____ RECORDS FOR THE EXERCISE

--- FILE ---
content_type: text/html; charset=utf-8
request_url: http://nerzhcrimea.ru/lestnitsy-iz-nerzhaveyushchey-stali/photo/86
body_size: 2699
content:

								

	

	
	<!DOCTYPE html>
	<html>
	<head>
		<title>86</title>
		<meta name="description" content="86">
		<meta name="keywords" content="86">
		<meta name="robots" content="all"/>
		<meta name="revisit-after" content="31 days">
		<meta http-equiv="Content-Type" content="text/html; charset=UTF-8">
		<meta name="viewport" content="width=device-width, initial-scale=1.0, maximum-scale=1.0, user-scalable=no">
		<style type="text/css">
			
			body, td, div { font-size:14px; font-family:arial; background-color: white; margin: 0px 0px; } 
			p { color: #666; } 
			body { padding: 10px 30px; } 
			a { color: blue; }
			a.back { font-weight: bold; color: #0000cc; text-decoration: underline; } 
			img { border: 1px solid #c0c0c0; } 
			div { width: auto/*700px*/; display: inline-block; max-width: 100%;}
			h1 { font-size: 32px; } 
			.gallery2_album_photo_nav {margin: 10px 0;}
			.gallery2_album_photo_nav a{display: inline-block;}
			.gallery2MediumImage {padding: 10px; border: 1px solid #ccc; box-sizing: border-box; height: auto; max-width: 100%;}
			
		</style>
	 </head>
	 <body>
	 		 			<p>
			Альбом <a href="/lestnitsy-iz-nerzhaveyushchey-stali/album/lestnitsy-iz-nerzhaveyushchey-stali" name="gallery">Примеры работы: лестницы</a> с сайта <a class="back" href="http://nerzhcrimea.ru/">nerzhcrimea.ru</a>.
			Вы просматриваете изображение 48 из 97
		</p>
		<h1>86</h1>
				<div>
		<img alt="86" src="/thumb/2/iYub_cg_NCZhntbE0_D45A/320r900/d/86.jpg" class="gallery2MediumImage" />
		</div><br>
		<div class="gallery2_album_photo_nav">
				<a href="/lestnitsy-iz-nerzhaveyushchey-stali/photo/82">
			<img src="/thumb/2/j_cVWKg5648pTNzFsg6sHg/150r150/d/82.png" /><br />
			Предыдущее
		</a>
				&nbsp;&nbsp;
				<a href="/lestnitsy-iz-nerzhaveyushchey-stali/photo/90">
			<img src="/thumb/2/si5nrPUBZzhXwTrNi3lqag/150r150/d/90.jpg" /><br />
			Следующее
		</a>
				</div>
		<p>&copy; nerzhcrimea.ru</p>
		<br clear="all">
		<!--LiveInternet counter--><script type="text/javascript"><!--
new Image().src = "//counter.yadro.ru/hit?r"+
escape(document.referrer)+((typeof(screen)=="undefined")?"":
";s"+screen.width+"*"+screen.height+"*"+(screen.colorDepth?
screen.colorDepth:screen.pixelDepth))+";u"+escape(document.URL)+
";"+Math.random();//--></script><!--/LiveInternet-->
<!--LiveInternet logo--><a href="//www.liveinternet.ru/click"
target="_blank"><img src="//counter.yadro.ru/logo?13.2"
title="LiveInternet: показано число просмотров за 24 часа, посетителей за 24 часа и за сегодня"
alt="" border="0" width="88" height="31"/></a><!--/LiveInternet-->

________

All of the data above should be written out again word for word.

=== OUTPUT BELOW ===
--- FILE ---
content_type: text/html; charset=utf-8
request_url: http://nerzhcrimea.ru/lestnitsy-iz-nerzhaveyushchey-stali/photo/86
body_size: 2699
content:

								

	

	
	<!DOCTYPE html>
	<html>
	<head>
		<title>86</title>
		<meta name="description" content="86">
		<meta name="keywords" content="86">
		<meta name="robots" content="all"/>
		<meta name="revisit-after" content="31 days">
		<meta http-equiv="Content-Type" content="text/html; charset=UTF-8">
		<meta name="viewport" content="width=device-width, initial-scale=1.0, maximum-scale=1.0, user-scalable=no">
		<style type="text/css">
			
			body, td, div { font-size:14px; font-family:arial; background-color: white; margin: 0px 0px; } 
			p { color: #666; } 
			body { padding: 10px 30px; } 
			a { color: blue; }
			a.back { font-weight: bold; color: #0000cc; text-decoration: underline; } 
			img { border: 1px solid #c0c0c0; } 
			div { width: auto/*700px*/; display: inline-block; max-width: 100%;}
			h1 { font-size: 32px; } 
			.gallery2_album_photo_nav {margin: 10px 0;}
			.gallery2_album_photo_nav a{display: inline-block;}
			.gallery2MediumImage {padding: 10px; border: 1px solid #ccc; box-sizing: border-box; height: auto; max-width: 100%;}
			
		</style>
	 </head>
	 <body>
	 		 			<p>
			Альбом <a href="/lestnitsy-iz-nerzhaveyushchey-stali/album/lestnitsy-iz-nerzhaveyushchey-stali" name="gallery">Примеры работы: лестницы</a> с сайта <a class="back" href="http://nerzhcrimea.ru/">nerzhcrimea.ru</a>.
			Вы просматриваете изображение 48 из 97
		</p>
		<h1>86</h1>
				<div>
		<img alt="86" src="/thumb/2/iYub_cg_NCZhntbE0_D45A/320r900/d/86.jpg" class="gallery2MediumImage" />
		</div><br>
		<div class="gallery2_album_photo_nav">
				<a href="/lestnitsy-iz-nerzhaveyushchey-stali/photo/82">
			<img src="/thumb/2/j_cVWKg5648pTNzFsg6sHg/150r150/d/82.png" /><br />
			Предыдущее
		</a>
				&nbsp;&nbsp;
				<a href="/lestnitsy-iz-nerzhaveyushchey-stali/photo/90">
			<img src="/thumb/2/si5nrPUBZzhXwTrNi3lqag/150r150/d/90.jpg" /><br />
			Следующее
		</a>
				</div>
		<p>&copy; nerzhcrimea.ru</p>
		<br clear="all">
		<!--LiveInternet counter--><script type="text/javascript"><!--
new Image().src = "//counter.yadro.ru/hit?r"+
escape(document.referrer)+((typeof(screen)=="undefined")?"":
";s"+screen.width+"*"+screen.height+"*"+(screen.colorDepth?
screen.colorDepth:screen.pixelDepth))+";u"+escape(document.URL)+
";"+Math.random();//--></script><!--/LiveInternet-->
<!--LiveInternet logo--><a href="//www.liveinternet.ru/click"
target="_blank"><img src="//counter.yadro.ru/logo?13.2"
title="LiveInternet: показано число просмотров за 24 часа, посетителей за 24 часа и за сегодня"
alt="" border="0" width="88" height="31"/></a><!--/LiveInternet-->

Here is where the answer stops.